**Selected extract**
==================================================
Nils,
For 2D, see package 'adapt' on CRAN. e.g.
adapt(2, c(0,0), c(1,1), functn=function(x) sin(prod(x))*exp(x[1]-x[2]))
Package `adapt' will do larger numbers of dimensions, but numerical quadrature is often no more effective than Monte-Carlo methods in more than a few dimensions. For very smooth functions, quasi-random numbers can help.
A good reference aimed at statisticians is
@Book{Evans.Swartz.00,
author = {Michael Evans and Tim Swartz},
title = {Approximating Integrals via Monte Carlo and
Deterministic Methods},
publisher = {Oxford University Press},
year = 2000,
address = {Oxford},
ISBN = "0-19-850278-8",
}BTW, we are not good are predicting to 2014, but fairly good at the present. In this case I could not guess a good search term on
http://search.r-project.org, but it often gets you there. It has a `complete' list of packages, as does CRAN, and searching those pages for `integrate' works.
==================================================
**Problem**
Repeat word for word the passage of the numerical integration reply above, from "adapt(2, c(0,0), c(1,1), functn=function(x)" to "numbers can help.".

**Information supplied**
==================================================
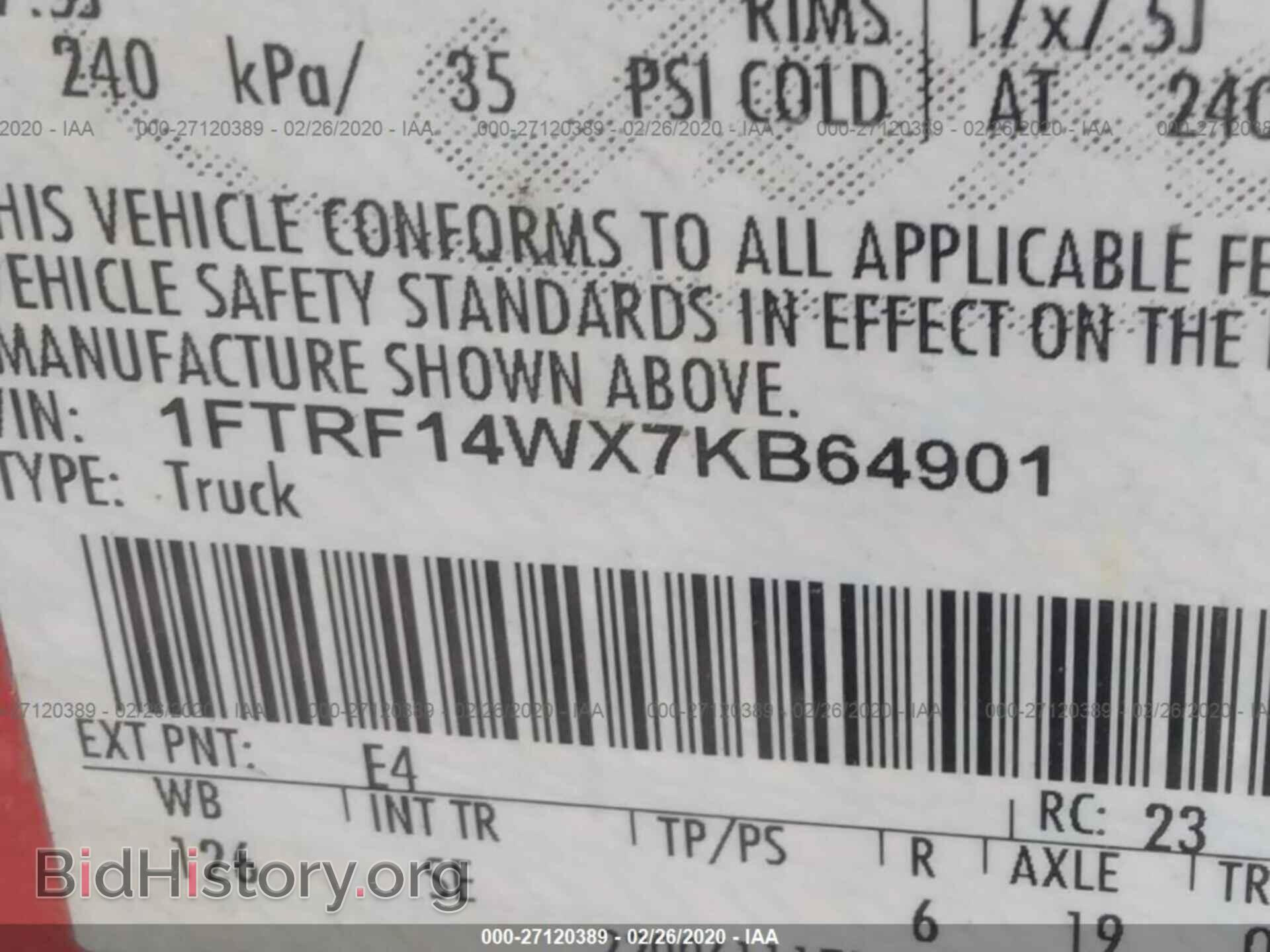 2007 FORD F150 - VIN: 1FTRF14WX7KB64901 - Фото 9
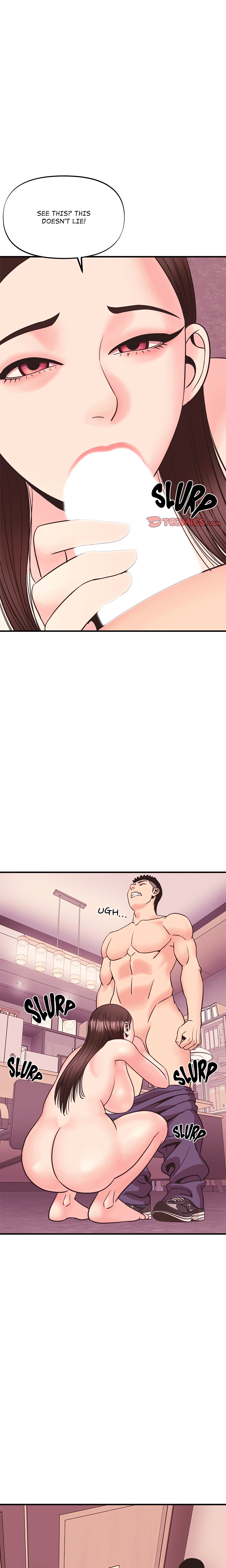 Champion of the Night chapter 10 page 11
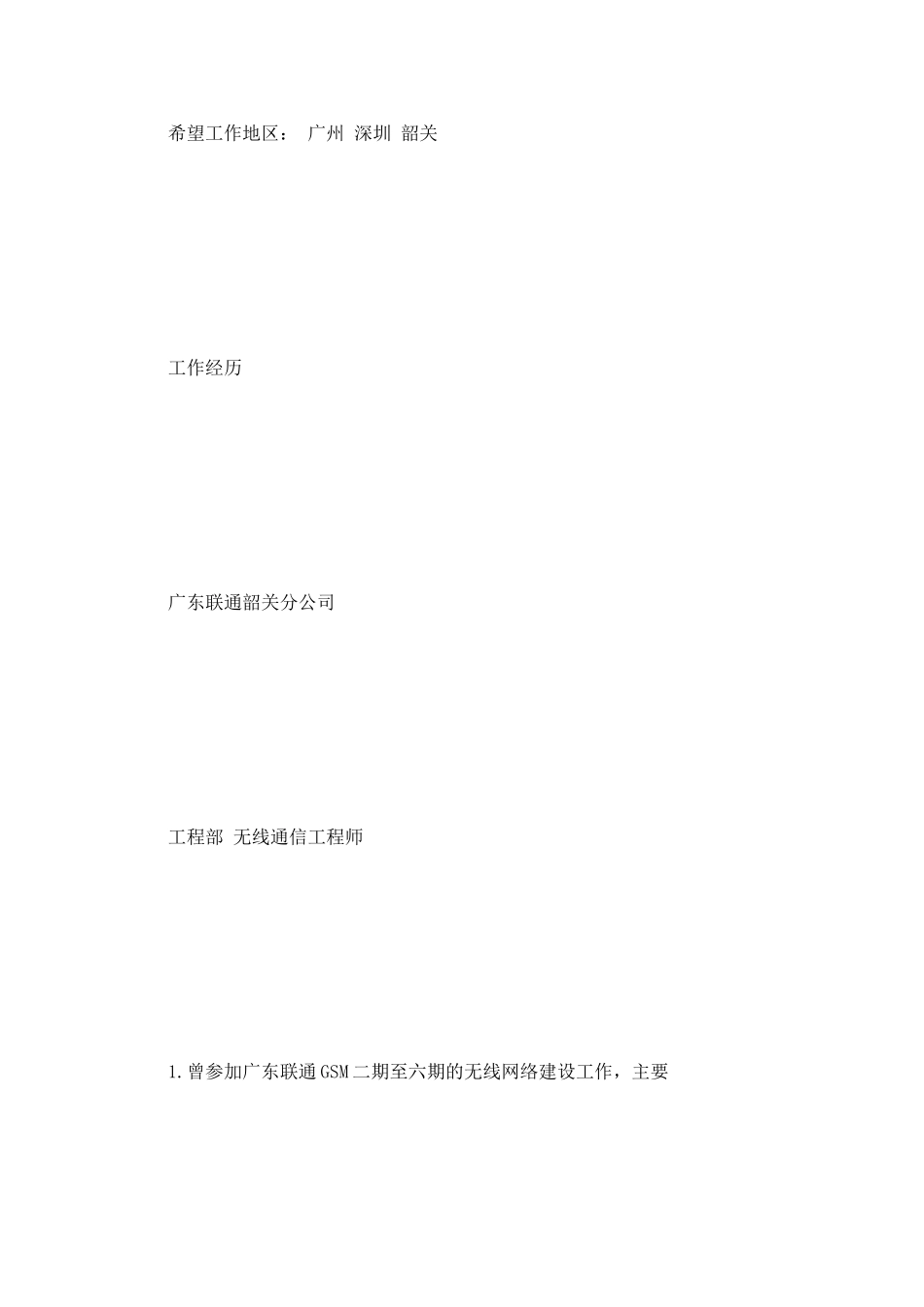 通信工程专业大学生个人简历_第2页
==================================================
**Exercise result**
adapt(2, c(0,0), c(1,1), functn=function(x) sin(prod(x))*exp(x[1]-x[2]))
Package `adapt' will do larger numbers of dimensions, but numerical quadrature is often no more effective than Monte-Carlo methods in more than a few dimensions. For very smooth functions, quasi-random numbers can help.